April 3, 2026
Books & Records: Courts May Consider Post-Demand Evidence in “Credible Basis” Assessment
Last week, in Paramount Global v. Rhode Island Office of the Treasurer, (Del.; 3/26), a divided Delaware Supreme Court affirmed a prior Chancery Court ruling holding that, under appropriate circumstances, a stockholder could establish a credible basis for suspected wrongdoing based on post-demand evidence and anonymous sources. This excerpt from Gibson Dunn’s memo on the case summarizes the Court’s decision:
Post-Demand Evidence: The Delaware Supreme Court held “under exceptional circumstances, the Court of Chancery may, in the exercise of its sound discretion, consider post-demand evidence that is material to the court’s credible-basis inquiry and not prejudicial to the corporation.” The Court reasoned that there is nothing in Section 220’s text that prohibits the consideration of post-demand evidence.
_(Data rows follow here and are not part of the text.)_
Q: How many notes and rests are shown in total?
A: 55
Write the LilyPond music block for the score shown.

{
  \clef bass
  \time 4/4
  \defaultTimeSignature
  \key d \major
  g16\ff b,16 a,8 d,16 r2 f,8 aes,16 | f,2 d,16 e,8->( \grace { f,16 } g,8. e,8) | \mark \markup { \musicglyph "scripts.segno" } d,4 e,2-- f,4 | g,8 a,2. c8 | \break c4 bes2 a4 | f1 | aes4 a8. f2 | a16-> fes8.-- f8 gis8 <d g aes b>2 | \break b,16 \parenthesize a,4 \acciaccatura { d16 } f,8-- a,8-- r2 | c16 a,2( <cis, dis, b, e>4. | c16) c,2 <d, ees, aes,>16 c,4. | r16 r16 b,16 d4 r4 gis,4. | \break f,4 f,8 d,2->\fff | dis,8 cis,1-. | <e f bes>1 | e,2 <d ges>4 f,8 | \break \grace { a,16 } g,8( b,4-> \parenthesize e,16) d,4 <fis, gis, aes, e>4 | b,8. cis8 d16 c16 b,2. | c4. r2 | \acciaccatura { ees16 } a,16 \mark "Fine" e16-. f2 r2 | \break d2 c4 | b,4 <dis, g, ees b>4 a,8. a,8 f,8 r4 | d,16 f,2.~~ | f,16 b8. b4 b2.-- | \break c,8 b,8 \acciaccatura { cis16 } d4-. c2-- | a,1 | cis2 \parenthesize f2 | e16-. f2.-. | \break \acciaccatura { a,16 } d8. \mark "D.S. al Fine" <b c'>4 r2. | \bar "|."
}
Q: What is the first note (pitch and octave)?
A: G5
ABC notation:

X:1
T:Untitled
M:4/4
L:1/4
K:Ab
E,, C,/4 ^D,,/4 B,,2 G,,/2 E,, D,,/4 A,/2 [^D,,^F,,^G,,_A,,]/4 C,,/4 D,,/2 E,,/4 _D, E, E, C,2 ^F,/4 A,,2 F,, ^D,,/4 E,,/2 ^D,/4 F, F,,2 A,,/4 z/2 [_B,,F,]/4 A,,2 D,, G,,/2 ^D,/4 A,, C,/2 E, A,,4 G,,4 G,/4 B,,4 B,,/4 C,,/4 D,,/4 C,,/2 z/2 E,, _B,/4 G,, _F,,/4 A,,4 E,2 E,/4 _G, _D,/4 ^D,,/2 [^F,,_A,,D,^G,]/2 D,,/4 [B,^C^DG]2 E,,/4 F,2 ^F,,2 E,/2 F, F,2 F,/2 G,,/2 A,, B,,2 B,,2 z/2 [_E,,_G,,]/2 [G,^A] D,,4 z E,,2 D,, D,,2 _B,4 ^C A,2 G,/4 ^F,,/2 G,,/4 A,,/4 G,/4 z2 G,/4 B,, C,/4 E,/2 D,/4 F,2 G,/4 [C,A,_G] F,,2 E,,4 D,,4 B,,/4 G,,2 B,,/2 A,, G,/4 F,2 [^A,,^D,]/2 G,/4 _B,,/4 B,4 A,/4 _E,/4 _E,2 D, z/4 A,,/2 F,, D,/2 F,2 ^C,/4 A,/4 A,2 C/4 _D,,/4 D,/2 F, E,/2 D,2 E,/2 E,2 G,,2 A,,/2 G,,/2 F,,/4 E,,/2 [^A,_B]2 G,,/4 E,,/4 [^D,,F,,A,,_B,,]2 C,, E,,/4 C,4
However, the Court endorsed the general rule “that when a stockholder seeks relief under § 220, it will be limited to evidence identified in the demand and the information available to the stockholder when the demand was made.”
Hearsay in Confidentially Sourced News Reports: The Court affirmed that hearsay from anonymous sources in news articles, if found to be sufficiently reliable, can support a credible basis. The Court expressed unease with the Vice Chancellor’s suggestion that “[n]ews articles from reputable publications that rely on anonymous sources will generally be sufficiently reliable for a court to consider when assessing whether a stockholder has a credible basis to suspect wrongdoing,” but was satisfied that the Vice Chancellor did not rely exclusively on the news outlets’ reputations in reaching his conclusion. The Court noted that an inquiry into the reliability of hearsay evidence is “fact-specific” and concluded that the Vice Chancellor’s reliability determination fell “within the permissible range of choices available in this case.”
Chief Justice Seitz and Justice Valihura dissented from the Court’s decision to permit consideration of post-demand evidence. The dissenters noted that “confining stockholders to evidence in existence at the time of the demand discourages stockholders from filing Section 220 litigation lacking a concrete basis at the time of the demand” and incentivizes them “to bring books and records disputes only after the dispute has matured into a concrete dispute or transaction.”